Mayor Kamzy and a Diaspora gender intervention

Posted by harimpeiris on January 24, 2019

By Harim Peiris

(Published online in the Island on 24th January 2019)

Meeting President Maithripala Sirisena, earlier this month, for a courtesy call, which lasted longer than originally anticipated, was Jaffna born, Deputy Mayor of the Norwegian capital city of Oslo, Kamzy Gunaratnam. Born in Jaffna, to parents who both hailed from the peninsular, her parents took their young family and fled the fighting up North and the country as refugees, when she was three years old and eventually ended up in Norway.

A little over a decade later, Kamzy as a teenager got actively involved in the youth movement of the left of center Labor party and rose up the ranks of its youth movement. As a politically conscious teenager, she was also active in the Tamil Diaspora politics. She sang and danced at the Maveer Naal remembrances for those who died fighting for the LTTE.  In 2011, she was an organizer of a summer political youth camp by her party when the camp was attacked by a single Norwegian right-wing extremist, Anders Breivik, who shot and killed sixty-nine young people on the Island. Kamzy herself had to swim in the sea to escape, as Breivik shot at her and other young campers. It was the worst violence on Norwegian soil since the end of the second world war.

Ten years ago, then still a teenager, at just nineteen years of age, she was elected from the Labor Party as a Municipal Councilor, in Norway’s biggest city and capital of Oslo, setting a record as one of the youngest councilors ever elected. Re-elected, at twenty-five she became Oslo’s youngest every Deputy Mayor. Now at the age of twenty-nine, she is a firm favorite to become the next Mayor of Oslo in elections due in September this year. A remarkable journey for a young woman, from Jaffna to the pinnacles of Oslo City Hall, from refugee to mayor.

Mayor Kamzy in Sri Lanka

As a deputy Mayor of Oslo, Kamzy received and hosted at Oslo City Hall, many delegations and politicians from Sri Lanka visiting Oslo at various times and finally decided to accede to their numerous requests that she visit the land of her birth and early childhood. Earlier this year, Mayor Kamzy did just that. Received by their Worships the Mayors of Colombo, Jaffna and Batticalo, Kamzy visited her counterparts and exchanged experiences, ideas and knowledge. In Colombo she dialogued with Mayor Rosy Senanayake on early kindergarten facilities to enable city women to move back into the workforce after childbirth. In Batticalo she engaged with Mayor Sarvanapavan on initiatives to have a city safe for women and in Jaffna with Mayor Arnold on the issues of solid waste disposal and potable water. In Colombo she gave a well-received lecture on women’s issues to the policy think tank circuit and in Jaffna, Batticalo and Mullaitivu she met, listened and learned from women, war widows, single mothers, the maimed, orphans, female ex combatants and the families of the missing, all of whom had been affected by the war as indeed her own family had been. The tragedy surely, is that ten years later, post war these women are still struggling for sustainable solutions to their vulnerability. Mayor Kamzy joined a new breed or rather adopted a fresh approach of some Tamil Diaspora leaders, who like the GTF’s Chairman Rev. Father Emmanuel, who has relocated and based himself in Jaffna, to directly engage with the post war situation on the ground in Sri Lanka and address the myriad of issues facing the Tamil community, democratically and through discourse, practical solutions as well as political dialogue.

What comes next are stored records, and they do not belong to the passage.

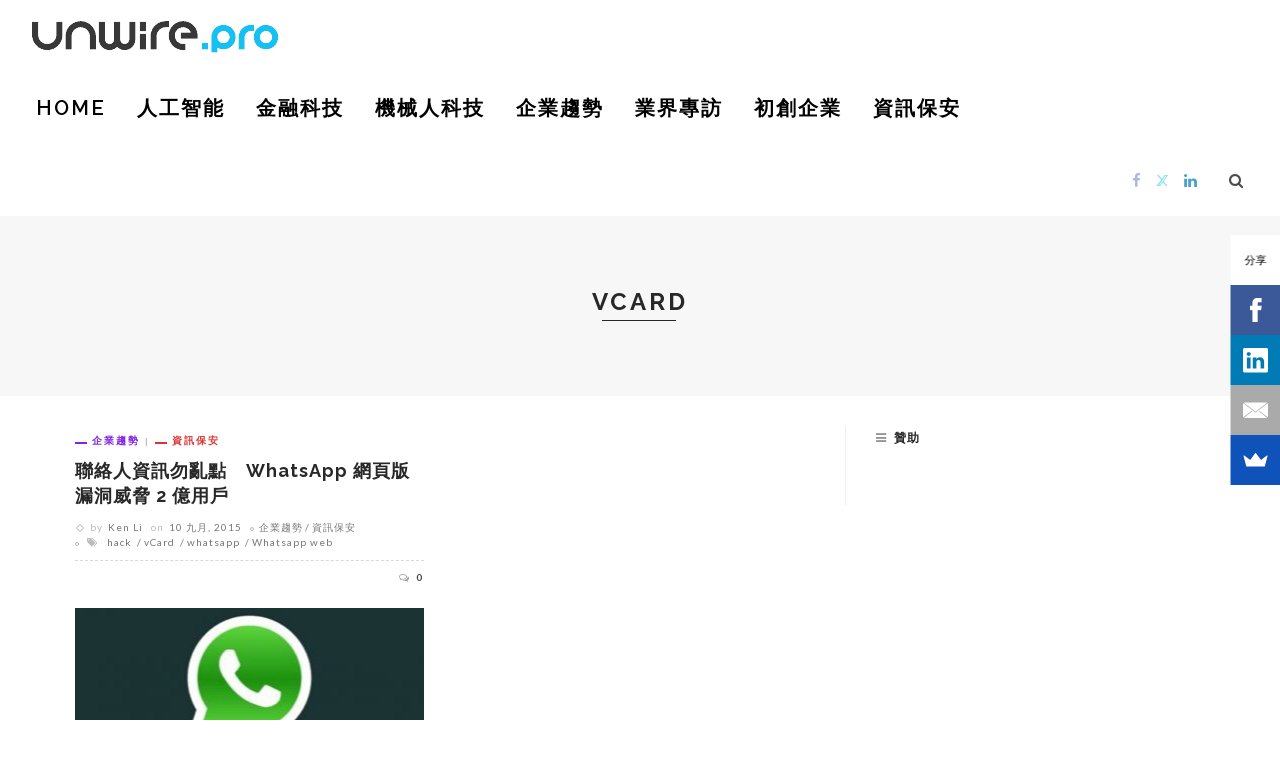

--- FILE ---
content_type: text/html; charset=utf-8
request_url: https://www.google.com/recaptcha/api2/aframe
body_size: 267
content:
<!DOCTYPE HTML><html><head><meta http-equiv="content-type" content="text/html; charset=UTF-8"></head><body><script nonce="JICz1f0_LgEDCjFQYtuS9w">/** Anti-fraud and anti-abuse applications only. See google.com/recaptcha */ try{var clients={'sodar':'https://pagead2.googlesyndication.com/pagead/sodar?'};window.addEventListener("message",function(a){try{if(a.source===window.parent){var b=JSON.parse(a.data);var c=clients[b['id']];if(c){var d=document.createElement('img');d.src=c+b['params']+'&rc='+(localStorage.getItem("rc::a")?sessionStorage.getItem("rc::b"):"");window.document.body.appendChild(d);sessionStorage.setItem("rc::e",parseInt(sessionStorage.getItem("rc::e")||0)+1);localStorage.setItem("rc::h",'1768792860221');}}}catch(b){}});window.parent.postMessage("_grecaptcha_ready", "*");}catch(b){}</script></body></html>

Gender issues in post war reconciliation

There is one lesson, which Mayor Kamzy’s life and decade of electoral politics in Norway’s center left movements and the Labor Party, stands testament to and that is the multi-cultural values and ethos which the cosmopolitan city life of Oslo engenders. Kamzy’s electoral constituency is not limited to Norway’s relatively small Tamil Diaspora community, but she draws support on the basis of her social democratic policies and politics, which includes strong commitments on women and youth empowerment and environmental protection, the latter a common passion she shares with President Sirisena, who is also our Minister of Environment. Her political life in Norway, is an interesting experience in multi-culturalism and is it impossible to envisage that Sri Lankan society would also move beyond identity politics sufficiently so that our politics is driven by policies and diverse views on the merits of the issues of public welfare rather than based on ethnicity, caste or creed.

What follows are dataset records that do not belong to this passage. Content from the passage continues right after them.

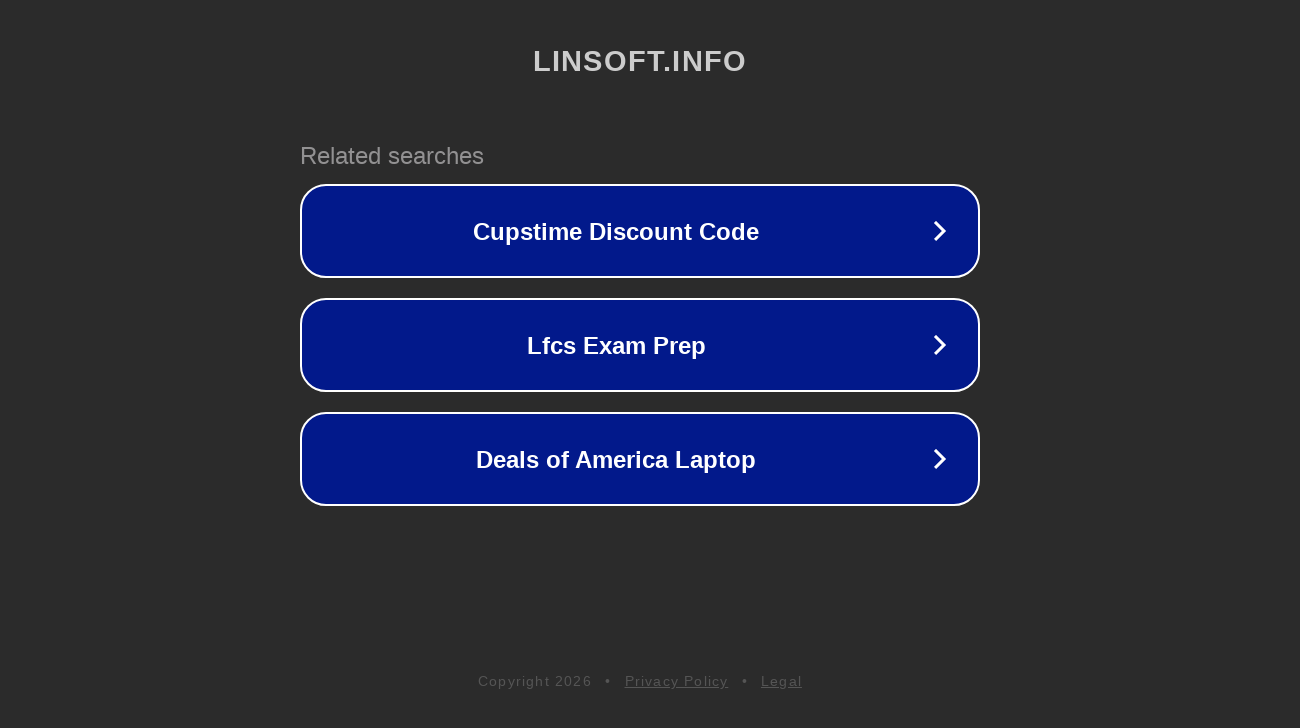

--- FILE ---
content_type: text/html; charset=utf-8
request_url: http://linsoft.info/soft/category/136
body_size: 1062
content:
<!doctype html>
<html data-adblockkey="MFwwDQYJKoZIhvcNAQEBBQADSwAwSAJBANDrp2lz7AOmADaN8tA50LsWcjLFyQFcb/P2Txc58oYOeILb3vBw7J6f4pamkAQVSQuqYsKx3YzdUHCvbVZvFUsCAwEAAQ==_GguPfqAUN//Wc0KGt7vGHKGmvUncTjidWdUjupGR2clQEz/ZVDZkDJxfz+4KOUP6iRxZQDQYEKXInT2Yppm+oQ==" lang="en" style="background: #2B2B2B;">
<head>
    <meta charset="utf-8">
    <meta name="viewport" content="width=device-width, initial-scale=1">
    <link rel="icon" href="[data-uri]">
    <link rel="preconnect" href="https://www.google.com" crossorigin>
</head>
<body>
<div id="target" style="opacity: 0"></div>
<script>window.park = "[base64]";</script>
<script src="/bVxcyNpvn.js"></script>
</body>
</html>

Deputy Mayor Kamzy and indeed her Labor Party, are strong advocates of quotas or affirmative action for women in public life and she was very interested in Sri Lanka’s recent twenty five percent quota reservation introduced into the local government and provincial council election legislation to increase the participation of women in politics. For the former conflict areas in Sri Lanka in general and the Tamil community in particular, now having a large number of women headed households, the empowerment of these women in their own society through their voices being heard and as economic actors in their communities is crucial. Mayor Kamzy addressed these and other issues courageously if rather bluntly and without the deference to the traditions of an age gone by. In all this, she did not veer away from the orthodoxies of Tamil Diaspora politics but pragmatically claimed that first the Tamil people, (half of whom are women) must be empowered in their communities and then they can engage meaningfully on their political issues, a position which finds its origins (and defense) actually in Tamil politics, in late LTTE theoretician Anton Balasingham, who always argued on behalf of the LTTE, that first the humanitarian needs of the Tamil people must be addressed to enable them to meaningfully engage in political processes. An interesting intervention, a fresh approach and new thinking by a remarkable young woman from Jaffna.